Garlic-Rosemary Roasted Potatoes


These super-crispy garlic-rosemary roasted potatoes get their crackly outside by precooking the potatoes in water with a little baking soda. The baking soda helps break down the skin, allowing the flavors of garlic and rosemary to set in and crisp up when roasted in a hot oven. Serve these alongside roasted chicken, turkey or steak.

Garlic-Rosemary Roasted Potatoes
Photo: Photographer: Victor Protasio, Food Stylist: Karen Rankin
Active Time:
15 mins
Total Time:
45 mins


  • 8 cups water

  • 2 pounds Yukon Gold potatoes, scrubbed and cut into 2-inch pieces

  • ¼ teaspoon baking soda

  • 2 tablespoons extra-virgin olive oil

  • 1 tablespoon chopped fresh rosemary

  • 1 teaspoon garlic powder

  • ¾ teaspoon salt


  1. Position rack in center of oven; preheat to 425°F. Add water to a large pot; bring to a boil over high heat. Add potatoes and baking soda; return to a boil. Reduce heat to medium-high and simmer until the potatoes are fork-tender, about 15 minutes. Drain the potatoes and carefully shake off excess water.

  2. Combine oil, rosemary, garlic powder and salt in a large bowl. Add the potatoes and toss to combine (the outer layer of the potatoes will start to break down a bit, which is good). Spread the potatoes in an even layer on a large rimmed baking sheet. Roast, stirring once halfway, until golden brown and crispy, about 30 minutes.

Nutrition Facts (per serving)

145 Calories
5g Fat
25g Carbs
2g Protein
Nutrition Facts
Servings Per Recipe 6
Calories 145
% Daily Value *
Total Carbohydrate 25g 9%
Dietary Fiber 4g 14%
Total Sugars 2g
Protein 2g 4%
Total Fat 5g 6%
Saturated Fat 1g 5%
Vitamin A 10IU 0%
Vitamin C 30mg 33%
Vitamin E 1mg 4%
Folate 1mcg 0%
Sodium 353mg 15%
Calcium 11mg 1%
Iron 1mg 6%
Magnesium 4mg 1%
Potassium 12mg 0%

Nutrition information is calculated by a registered dietitian using an ingredient database but should be considered an estimate.

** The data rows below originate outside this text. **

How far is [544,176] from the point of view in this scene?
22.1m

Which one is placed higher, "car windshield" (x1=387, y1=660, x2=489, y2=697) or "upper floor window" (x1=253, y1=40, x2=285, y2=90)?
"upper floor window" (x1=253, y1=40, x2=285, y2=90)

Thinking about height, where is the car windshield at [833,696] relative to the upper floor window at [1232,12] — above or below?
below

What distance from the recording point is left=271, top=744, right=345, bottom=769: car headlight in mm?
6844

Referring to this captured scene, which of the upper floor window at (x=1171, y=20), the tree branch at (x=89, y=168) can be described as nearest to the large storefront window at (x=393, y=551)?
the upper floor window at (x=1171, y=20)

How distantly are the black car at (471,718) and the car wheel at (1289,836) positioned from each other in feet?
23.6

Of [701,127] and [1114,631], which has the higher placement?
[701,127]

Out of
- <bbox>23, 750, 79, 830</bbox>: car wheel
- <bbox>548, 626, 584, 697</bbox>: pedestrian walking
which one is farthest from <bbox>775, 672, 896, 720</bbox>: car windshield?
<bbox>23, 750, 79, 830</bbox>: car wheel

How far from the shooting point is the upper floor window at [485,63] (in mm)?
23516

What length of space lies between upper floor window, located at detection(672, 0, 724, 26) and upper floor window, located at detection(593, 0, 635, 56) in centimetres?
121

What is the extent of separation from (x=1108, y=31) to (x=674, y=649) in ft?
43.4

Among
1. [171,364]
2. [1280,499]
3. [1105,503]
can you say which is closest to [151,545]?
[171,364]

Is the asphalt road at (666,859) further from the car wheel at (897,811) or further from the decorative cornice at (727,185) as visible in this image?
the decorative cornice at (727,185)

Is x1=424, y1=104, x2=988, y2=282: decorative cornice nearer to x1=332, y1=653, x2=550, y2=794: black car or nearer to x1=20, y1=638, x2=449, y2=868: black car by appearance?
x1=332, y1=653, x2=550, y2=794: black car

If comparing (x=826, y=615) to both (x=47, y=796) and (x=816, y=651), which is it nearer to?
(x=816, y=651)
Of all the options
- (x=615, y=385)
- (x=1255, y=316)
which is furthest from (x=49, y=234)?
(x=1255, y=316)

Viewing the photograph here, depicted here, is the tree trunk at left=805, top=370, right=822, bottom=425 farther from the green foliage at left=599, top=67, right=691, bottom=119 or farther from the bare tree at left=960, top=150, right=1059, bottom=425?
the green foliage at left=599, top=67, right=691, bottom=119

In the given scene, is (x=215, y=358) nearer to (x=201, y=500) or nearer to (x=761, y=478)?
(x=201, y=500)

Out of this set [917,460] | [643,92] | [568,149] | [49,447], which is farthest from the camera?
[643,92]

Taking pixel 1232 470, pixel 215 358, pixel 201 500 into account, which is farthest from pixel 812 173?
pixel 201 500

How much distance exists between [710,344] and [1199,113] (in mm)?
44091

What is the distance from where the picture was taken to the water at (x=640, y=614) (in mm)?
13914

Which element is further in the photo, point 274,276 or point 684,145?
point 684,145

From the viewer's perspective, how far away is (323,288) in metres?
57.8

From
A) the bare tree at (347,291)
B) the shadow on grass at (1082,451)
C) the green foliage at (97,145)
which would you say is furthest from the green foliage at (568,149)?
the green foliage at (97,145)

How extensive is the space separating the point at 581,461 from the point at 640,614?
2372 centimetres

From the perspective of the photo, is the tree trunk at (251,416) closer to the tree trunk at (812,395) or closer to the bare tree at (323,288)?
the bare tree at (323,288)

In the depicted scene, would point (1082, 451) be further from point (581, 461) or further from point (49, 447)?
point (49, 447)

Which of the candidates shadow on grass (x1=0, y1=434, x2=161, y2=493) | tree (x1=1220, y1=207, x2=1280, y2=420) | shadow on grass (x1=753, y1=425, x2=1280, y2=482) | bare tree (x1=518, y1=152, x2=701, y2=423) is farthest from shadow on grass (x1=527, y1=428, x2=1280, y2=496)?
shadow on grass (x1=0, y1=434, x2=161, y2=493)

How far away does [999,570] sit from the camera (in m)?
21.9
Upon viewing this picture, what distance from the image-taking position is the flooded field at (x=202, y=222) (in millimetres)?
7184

* Daily Values (DVs) are the recommended amounts of nutrients to consume each day. Percent Daily Value (%DV) found on nutrition labels tells you how much a serving of a particular food or recipe contributes to each of those total recommended amounts. Per the Food and Drug Administration (FDA), the daily value is based on a standard 2,000 calorie diet. Depending on your calorie needs or if you have a health condition, you may need more or less of particular nutrients. (For example, it’s recommended that people following a heart-healthy diet eat less sodium on a daily basis compared to those following a standard diet.)

(-) Information is not currently available for this nutrient. If you are following a special diet for medical reasons, be sure to consult with your primary care provider or a registered dietitian to better understand your personal nutrition needs.